NASA is targeting the week of Feb. 21 for a second Green Run hot fire test of the Space Launch System or SLS rocket’s core stage, using the B-2 Test Stand at our Stennis Space Center. The exact date for the test will be set following a test readiness review. The hot fire is the final in a series of eight tests to ensure the core stage is ready for Artemis I – the first uncrewed mission around the Moon and back with the SLS and our Orion spacecraft.

Another Major Boost for SLS

Meanwhile, engineers have been busy moving the SLS’s twin solid rocket boosters onto the mobile launcher at our Kennedy Space Center. The boosters will help power the rocket during the launch phase of Artemis I. Following the final Green Run test at Stennis, the core stage will be shipped to Kennedy and integrated with the boosters, the Orion spacecraft and other hardware in preparation for the Artemis I mission.

Launch Date Targeted for Crew-2

NASA and SpaceX are targeting a no earlier than April 20 launch for Crew-2 – the second crew rotation mission to the International Space Station on an American rocket and spacecraft from the United States. The crew includes our Shane Kimbrough and Megan McArthur, as well as the Japan Aerospace Exploration Agency’s Akihiko Hoshide, and Thomas Pesquet of the European Space Agency. This will be the first mission to fly two international partner crew members as part of our Commercial Crew Program.

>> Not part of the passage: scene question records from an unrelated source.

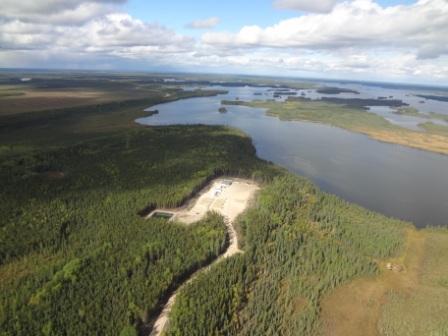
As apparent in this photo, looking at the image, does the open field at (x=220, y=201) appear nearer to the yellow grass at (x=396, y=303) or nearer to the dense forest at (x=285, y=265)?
the dense forest at (x=285, y=265)

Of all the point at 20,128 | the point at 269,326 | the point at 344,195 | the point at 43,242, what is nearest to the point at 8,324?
the point at 43,242

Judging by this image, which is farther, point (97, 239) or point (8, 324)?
point (97, 239)

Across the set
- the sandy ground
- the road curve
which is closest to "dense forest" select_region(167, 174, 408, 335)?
the road curve

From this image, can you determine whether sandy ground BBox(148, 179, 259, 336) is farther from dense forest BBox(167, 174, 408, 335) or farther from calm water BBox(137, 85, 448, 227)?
calm water BBox(137, 85, 448, 227)

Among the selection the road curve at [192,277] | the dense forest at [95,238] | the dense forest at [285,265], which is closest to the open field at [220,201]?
the dense forest at [95,238]

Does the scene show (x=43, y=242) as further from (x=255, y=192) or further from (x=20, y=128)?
(x=20, y=128)

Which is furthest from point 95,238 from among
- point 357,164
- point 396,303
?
point 357,164

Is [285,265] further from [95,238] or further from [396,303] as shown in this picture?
[95,238]
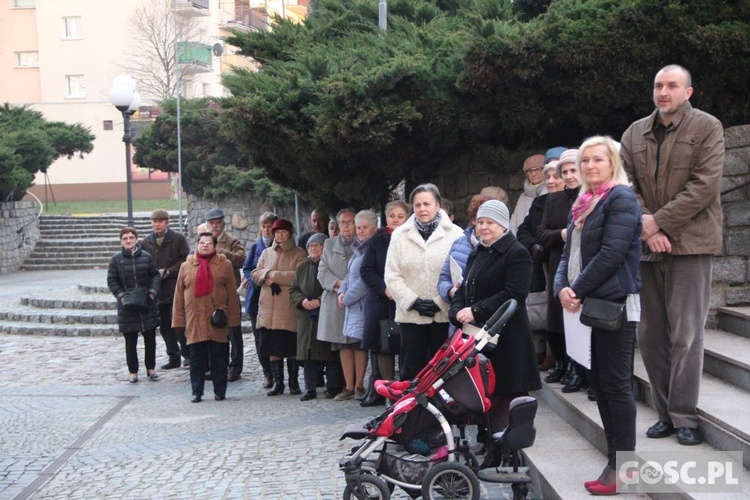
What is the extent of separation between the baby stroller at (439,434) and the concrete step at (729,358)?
1.53 metres

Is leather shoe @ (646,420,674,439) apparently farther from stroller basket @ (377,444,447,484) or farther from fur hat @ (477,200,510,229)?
fur hat @ (477,200,510,229)

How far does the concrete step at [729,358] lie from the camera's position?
6238mm

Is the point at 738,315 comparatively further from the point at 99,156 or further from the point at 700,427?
the point at 99,156

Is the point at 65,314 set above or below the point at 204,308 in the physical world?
below

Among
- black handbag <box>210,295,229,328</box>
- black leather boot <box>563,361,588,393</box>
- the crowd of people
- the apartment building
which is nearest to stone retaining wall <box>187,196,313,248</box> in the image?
the crowd of people

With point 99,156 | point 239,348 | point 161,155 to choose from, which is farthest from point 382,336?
point 99,156

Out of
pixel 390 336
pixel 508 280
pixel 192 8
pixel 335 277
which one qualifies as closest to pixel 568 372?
pixel 508 280

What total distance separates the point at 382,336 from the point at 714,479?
13.4 ft

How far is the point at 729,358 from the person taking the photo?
6430 mm

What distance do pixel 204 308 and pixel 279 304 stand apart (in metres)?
0.78

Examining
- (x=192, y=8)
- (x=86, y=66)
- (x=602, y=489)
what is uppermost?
(x=192, y=8)

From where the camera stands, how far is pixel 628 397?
511 centimetres

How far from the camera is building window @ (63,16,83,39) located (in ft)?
164

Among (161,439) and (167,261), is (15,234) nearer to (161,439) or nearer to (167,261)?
(167,261)
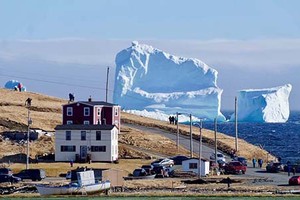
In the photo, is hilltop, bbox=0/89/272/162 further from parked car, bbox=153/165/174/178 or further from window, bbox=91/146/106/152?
parked car, bbox=153/165/174/178

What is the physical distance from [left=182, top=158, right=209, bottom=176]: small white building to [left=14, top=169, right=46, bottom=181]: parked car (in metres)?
13.0

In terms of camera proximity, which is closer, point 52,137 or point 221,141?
point 52,137

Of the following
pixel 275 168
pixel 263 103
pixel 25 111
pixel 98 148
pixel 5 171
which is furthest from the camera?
pixel 263 103

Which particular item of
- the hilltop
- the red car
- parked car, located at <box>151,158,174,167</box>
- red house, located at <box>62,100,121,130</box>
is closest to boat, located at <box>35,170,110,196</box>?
the red car

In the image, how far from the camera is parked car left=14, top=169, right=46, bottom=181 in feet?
237

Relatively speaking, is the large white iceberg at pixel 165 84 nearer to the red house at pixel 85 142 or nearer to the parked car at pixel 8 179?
the red house at pixel 85 142

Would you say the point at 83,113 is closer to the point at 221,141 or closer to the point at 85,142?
the point at 85,142

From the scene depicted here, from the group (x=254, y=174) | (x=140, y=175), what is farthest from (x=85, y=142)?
(x=254, y=174)

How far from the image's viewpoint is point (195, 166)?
79500mm

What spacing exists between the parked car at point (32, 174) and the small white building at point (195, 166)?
12986mm

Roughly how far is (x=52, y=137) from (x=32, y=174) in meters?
23.0

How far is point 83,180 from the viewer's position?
209ft

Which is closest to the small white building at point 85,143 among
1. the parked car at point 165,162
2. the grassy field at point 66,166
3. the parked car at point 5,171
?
the grassy field at point 66,166

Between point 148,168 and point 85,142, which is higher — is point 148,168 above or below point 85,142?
below
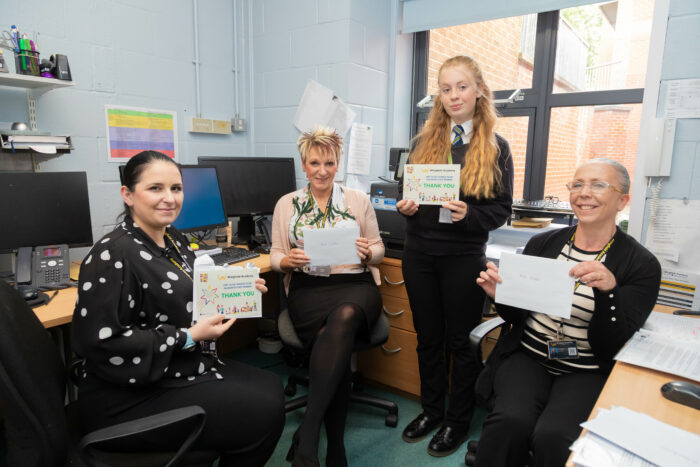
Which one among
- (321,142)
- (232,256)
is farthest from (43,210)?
(321,142)

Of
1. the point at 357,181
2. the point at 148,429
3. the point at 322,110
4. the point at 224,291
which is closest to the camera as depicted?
the point at 148,429

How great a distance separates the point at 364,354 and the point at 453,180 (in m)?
1.20

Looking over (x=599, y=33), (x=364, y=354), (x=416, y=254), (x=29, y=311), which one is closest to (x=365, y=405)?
(x=364, y=354)

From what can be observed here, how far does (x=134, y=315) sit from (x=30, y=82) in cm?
131

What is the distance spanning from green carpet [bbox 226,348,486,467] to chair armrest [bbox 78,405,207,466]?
0.85 meters

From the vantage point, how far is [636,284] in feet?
4.37

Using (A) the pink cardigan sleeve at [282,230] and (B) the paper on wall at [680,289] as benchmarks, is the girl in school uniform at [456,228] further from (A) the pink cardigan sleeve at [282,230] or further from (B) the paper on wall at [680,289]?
(B) the paper on wall at [680,289]

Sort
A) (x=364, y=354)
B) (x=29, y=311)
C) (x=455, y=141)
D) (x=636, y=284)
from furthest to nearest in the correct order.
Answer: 1. (x=364, y=354)
2. (x=455, y=141)
3. (x=636, y=284)
4. (x=29, y=311)

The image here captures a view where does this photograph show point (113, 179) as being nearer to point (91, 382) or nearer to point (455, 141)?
point (91, 382)

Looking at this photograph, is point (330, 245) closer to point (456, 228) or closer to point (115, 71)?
point (456, 228)

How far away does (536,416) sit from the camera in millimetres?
1302

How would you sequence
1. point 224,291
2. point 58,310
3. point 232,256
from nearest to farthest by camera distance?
point 224,291, point 58,310, point 232,256

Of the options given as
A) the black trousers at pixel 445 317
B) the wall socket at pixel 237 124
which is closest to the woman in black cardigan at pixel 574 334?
the black trousers at pixel 445 317

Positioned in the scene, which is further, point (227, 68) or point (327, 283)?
point (227, 68)
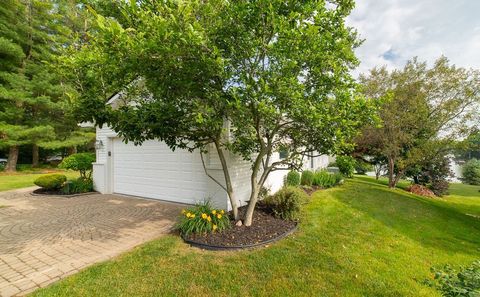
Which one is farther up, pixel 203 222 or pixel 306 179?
pixel 306 179

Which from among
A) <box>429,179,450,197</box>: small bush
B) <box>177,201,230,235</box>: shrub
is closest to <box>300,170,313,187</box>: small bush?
<box>177,201,230,235</box>: shrub

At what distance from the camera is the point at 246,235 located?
15.5 feet

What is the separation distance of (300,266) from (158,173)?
5773 millimetres

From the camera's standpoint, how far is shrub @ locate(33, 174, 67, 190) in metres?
9.40

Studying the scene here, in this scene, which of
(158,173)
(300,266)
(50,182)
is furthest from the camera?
(50,182)

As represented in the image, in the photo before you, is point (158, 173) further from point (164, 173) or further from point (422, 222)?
point (422, 222)

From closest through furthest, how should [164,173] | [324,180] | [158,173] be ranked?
1. [164,173]
2. [158,173]
3. [324,180]

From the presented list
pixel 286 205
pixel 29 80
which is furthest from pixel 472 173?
pixel 29 80

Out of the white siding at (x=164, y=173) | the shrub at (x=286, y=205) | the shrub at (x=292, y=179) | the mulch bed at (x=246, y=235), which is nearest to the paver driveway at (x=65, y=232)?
the white siding at (x=164, y=173)

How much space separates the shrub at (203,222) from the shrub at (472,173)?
30.8 m

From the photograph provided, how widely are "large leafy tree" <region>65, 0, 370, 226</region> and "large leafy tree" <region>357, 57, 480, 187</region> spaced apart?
353 inches

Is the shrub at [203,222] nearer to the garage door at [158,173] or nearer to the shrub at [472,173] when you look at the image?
the garage door at [158,173]

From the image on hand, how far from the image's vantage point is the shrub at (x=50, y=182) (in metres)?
9.40

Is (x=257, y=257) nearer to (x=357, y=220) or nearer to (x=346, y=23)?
(x=357, y=220)
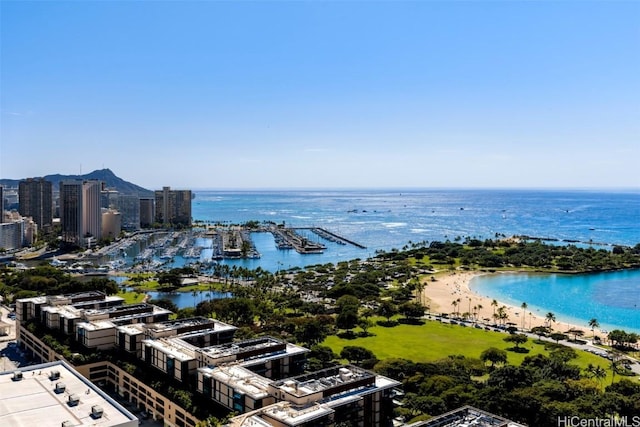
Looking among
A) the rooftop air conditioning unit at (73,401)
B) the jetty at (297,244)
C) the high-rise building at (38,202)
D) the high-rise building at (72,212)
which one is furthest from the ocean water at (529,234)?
the rooftop air conditioning unit at (73,401)

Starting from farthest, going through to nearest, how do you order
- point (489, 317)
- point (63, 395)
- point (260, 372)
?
point (489, 317), point (260, 372), point (63, 395)

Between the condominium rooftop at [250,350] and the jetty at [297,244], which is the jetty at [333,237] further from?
the condominium rooftop at [250,350]

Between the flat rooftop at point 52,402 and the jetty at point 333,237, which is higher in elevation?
the flat rooftop at point 52,402

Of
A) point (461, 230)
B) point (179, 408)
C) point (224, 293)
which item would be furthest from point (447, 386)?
point (461, 230)

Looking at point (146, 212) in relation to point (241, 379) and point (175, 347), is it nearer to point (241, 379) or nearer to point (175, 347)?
point (175, 347)

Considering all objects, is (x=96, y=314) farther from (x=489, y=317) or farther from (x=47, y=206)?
(x=47, y=206)

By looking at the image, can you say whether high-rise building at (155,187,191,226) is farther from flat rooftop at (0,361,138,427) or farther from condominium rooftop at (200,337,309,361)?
flat rooftop at (0,361,138,427)

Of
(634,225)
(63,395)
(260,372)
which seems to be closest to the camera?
(63,395)
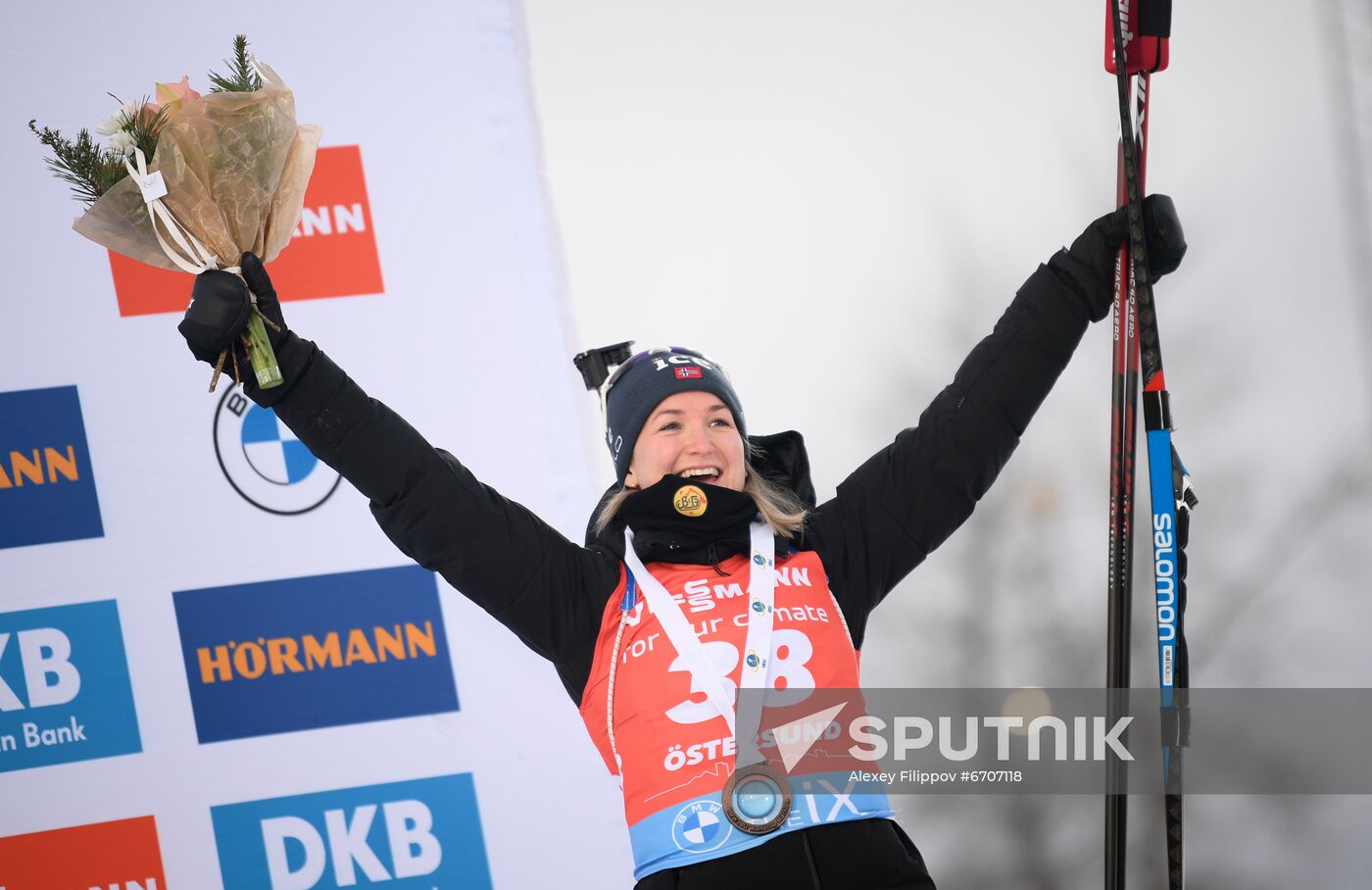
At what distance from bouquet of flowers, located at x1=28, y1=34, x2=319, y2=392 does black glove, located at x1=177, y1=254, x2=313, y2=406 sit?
15 mm

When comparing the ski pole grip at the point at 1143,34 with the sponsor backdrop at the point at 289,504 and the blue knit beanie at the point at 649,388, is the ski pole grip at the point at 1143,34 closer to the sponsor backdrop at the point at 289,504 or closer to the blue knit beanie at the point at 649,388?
the blue knit beanie at the point at 649,388

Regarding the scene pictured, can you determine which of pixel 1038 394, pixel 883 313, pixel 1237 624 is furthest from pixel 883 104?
pixel 1237 624

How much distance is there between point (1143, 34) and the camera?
1884 millimetres

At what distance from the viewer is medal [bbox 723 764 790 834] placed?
1.57m

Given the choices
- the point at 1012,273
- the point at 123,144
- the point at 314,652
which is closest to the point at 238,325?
the point at 123,144

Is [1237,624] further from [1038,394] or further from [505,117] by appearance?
[505,117]

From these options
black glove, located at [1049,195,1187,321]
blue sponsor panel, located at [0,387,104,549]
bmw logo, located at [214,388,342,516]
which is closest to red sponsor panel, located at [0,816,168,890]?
blue sponsor panel, located at [0,387,104,549]

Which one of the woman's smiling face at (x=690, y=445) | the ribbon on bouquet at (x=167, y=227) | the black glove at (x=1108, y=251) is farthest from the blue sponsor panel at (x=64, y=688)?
the black glove at (x=1108, y=251)

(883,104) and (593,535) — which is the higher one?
(883,104)

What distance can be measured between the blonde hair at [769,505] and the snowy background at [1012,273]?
2.23ft

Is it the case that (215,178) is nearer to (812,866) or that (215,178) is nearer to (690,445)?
(690,445)

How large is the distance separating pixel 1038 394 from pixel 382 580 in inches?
55.7

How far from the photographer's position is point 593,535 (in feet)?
6.32

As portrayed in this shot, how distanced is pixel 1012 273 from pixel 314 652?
5.68 feet
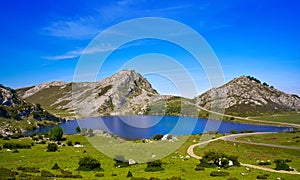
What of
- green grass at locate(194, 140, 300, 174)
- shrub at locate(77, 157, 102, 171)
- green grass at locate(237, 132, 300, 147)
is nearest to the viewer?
shrub at locate(77, 157, 102, 171)

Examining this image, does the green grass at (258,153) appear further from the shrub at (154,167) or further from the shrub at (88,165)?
the shrub at (88,165)

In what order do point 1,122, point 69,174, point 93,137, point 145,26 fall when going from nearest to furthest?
point 145,26, point 69,174, point 93,137, point 1,122

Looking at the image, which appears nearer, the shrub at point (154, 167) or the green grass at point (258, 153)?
the shrub at point (154, 167)

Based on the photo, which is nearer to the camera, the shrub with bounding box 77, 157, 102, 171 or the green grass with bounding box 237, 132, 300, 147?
the shrub with bounding box 77, 157, 102, 171

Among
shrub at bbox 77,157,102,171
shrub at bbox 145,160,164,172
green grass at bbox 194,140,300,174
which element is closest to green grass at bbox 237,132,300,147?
green grass at bbox 194,140,300,174

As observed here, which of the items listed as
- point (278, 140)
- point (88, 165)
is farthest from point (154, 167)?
point (278, 140)

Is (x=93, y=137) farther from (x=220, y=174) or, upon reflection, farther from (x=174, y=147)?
(x=220, y=174)

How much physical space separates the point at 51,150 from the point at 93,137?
150 feet

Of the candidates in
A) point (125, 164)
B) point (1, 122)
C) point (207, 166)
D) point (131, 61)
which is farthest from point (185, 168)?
point (1, 122)

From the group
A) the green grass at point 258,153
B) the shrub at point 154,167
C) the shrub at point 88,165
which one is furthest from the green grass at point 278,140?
the shrub at point 88,165

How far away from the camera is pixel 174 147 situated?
261 feet

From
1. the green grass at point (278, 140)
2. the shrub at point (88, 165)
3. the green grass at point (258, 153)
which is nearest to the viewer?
the shrub at point (88, 165)

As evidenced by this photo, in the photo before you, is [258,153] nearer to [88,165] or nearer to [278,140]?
[278,140]

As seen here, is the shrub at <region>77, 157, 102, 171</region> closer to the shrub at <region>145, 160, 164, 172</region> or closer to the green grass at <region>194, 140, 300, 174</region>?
the shrub at <region>145, 160, 164, 172</region>
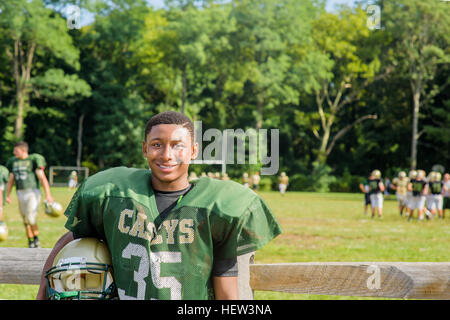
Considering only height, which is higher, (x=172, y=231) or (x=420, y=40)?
(x=420, y=40)

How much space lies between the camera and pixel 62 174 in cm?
3912

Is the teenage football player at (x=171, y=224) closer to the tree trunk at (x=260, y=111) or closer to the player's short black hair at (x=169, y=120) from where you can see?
the player's short black hair at (x=169, y=120)

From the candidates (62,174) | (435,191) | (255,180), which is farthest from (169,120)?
(62,174)

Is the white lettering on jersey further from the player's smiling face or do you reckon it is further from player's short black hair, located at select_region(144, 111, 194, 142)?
player's short black hair, located at select_region(144, 111, 194, 142)

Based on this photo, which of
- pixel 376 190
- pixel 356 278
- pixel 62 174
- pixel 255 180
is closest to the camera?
pixel 356 278

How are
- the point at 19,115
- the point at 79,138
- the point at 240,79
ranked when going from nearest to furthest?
the point at 19,115, the point at 79,138, the point at 240,79

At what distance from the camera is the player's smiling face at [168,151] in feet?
7.67

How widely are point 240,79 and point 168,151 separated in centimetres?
4107

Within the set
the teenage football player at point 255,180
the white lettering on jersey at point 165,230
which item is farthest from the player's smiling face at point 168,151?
the teenage football player at point 255,180

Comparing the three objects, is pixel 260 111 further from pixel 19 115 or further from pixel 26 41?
pixel 26 41

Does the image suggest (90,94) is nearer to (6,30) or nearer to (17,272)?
(6,30)

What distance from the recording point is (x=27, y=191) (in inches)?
392

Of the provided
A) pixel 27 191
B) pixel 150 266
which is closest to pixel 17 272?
pixel 150 266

Psyche Mission Passes Key Milestone

Our Psyche mission is moving into the final phase of operations before its scheduled launch in August 2022. The mission will study a metal-rich asteroid orbiting the Sun in the main asteroid belt between Mars and Jupiter. It’s believed this asteroid could be the heart of an early planet that lost its outer layers. Exploring the asteroid could lend valuable insight into how Earth and other planets formed.

Mars 2020 Tech Pays Off Back Home

Our Mars 2020 Perseverance rover is scheduled to land on the Red Planet Feb. 18. But technology that will land with it is already paying off on Earth. For instance, technology used by the drill the rover will use to collect samples of Martian soil is available to help geologists study our home planet. Space-grade circuitry within the lander’s camera system has led to innovations in the manufacturing of printed circuit boards. And a laser used to identify organics and minerals could revolutionize how we treat infections, clean wastewater, and more. For more about how NASA brings space technology down to Earth, visit: spinoff.nasa.gov. For more on Perseverance check out: mars.nasa.gov/mars2020.

Remembering Millie Hughes-Fulford

NASA is remembering Millie Hughes-Fulford, a research scientist who became the first female payload specialist selected by NASA in June 1983. In 1991 she flew aboard space shuttle Columbia on STS-40, the first Spacelab mission dedicated to biomedical studies. That 9-day mission – the first NASA mission with three women on its crew – brought back more medical data than any previous NASA mission. Millie Hughes-Fulford was 75 years old.